🤖 AI Summary
This work addresses the significant performance degradation of handwritten text recognition models when encountering unseen writing styles. Existing writer adaptation methods typically rely on parameter updates during inference, which incur high computational costs and require careful hyperparameter tuning. To overcome these limitations, the authors propose a context-driven framework that introduces multimodal in-context learning to handwritten text recognition for the first time, enabling few-shot adaptation without any parameter updates by leveraging only a small number of samples from the target writer. The approach employs a lightweight CNN-Transformer hybrid architecture, combined with context length optimization and joint training strategies.
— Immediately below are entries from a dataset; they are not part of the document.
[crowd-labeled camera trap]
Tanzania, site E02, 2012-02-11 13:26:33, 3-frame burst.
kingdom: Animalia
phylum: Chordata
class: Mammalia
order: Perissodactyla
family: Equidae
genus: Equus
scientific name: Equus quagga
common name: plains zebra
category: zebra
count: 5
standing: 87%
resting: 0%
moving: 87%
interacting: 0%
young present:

Evaluated on the IAM and RIMES datasets, the model achieves character error rates of 3.92% and 2.34%, respectively, substantially outperforming all existing writer-independent models that do not update parameters at inference time.
📝 Abstract
While state-of-the-art Handwritten Text Recognition (HTR) models perform well on standard benchmarks, they frequently struggle with writers exhibiting highly specific styles that are underrepresented in the training data. To handle unseen and atypical writers, writer adaptation techniques personalize HTR models to individual handwriting styles. Leading writer adaptation methods require either offline fine-tuning or parameter updates at inference time, both involving gradient computation and backpropagation, which increase computational costs and demand careful hyperparameter tuning. In this work, we propose a novel context-driven HTR framework3 inspired by multimodal in-context learning, enabling inference-time writer adaptation using only a few examples from the target writer without any parameter updates. We further demonstrate the impact of context length, design a compact 8M-parameter CNN-Transformer that enables few-shot in-context adaptation, and show that combining context-driven and standard OCR training strategies leads to complementary improvements. Experiments on IAM and RIMES validate our approach with Character Error Rates of 3.92% and 2.34%, respectively, surpassing all writer-independent HTR models without requiring any parameter updates at inference time.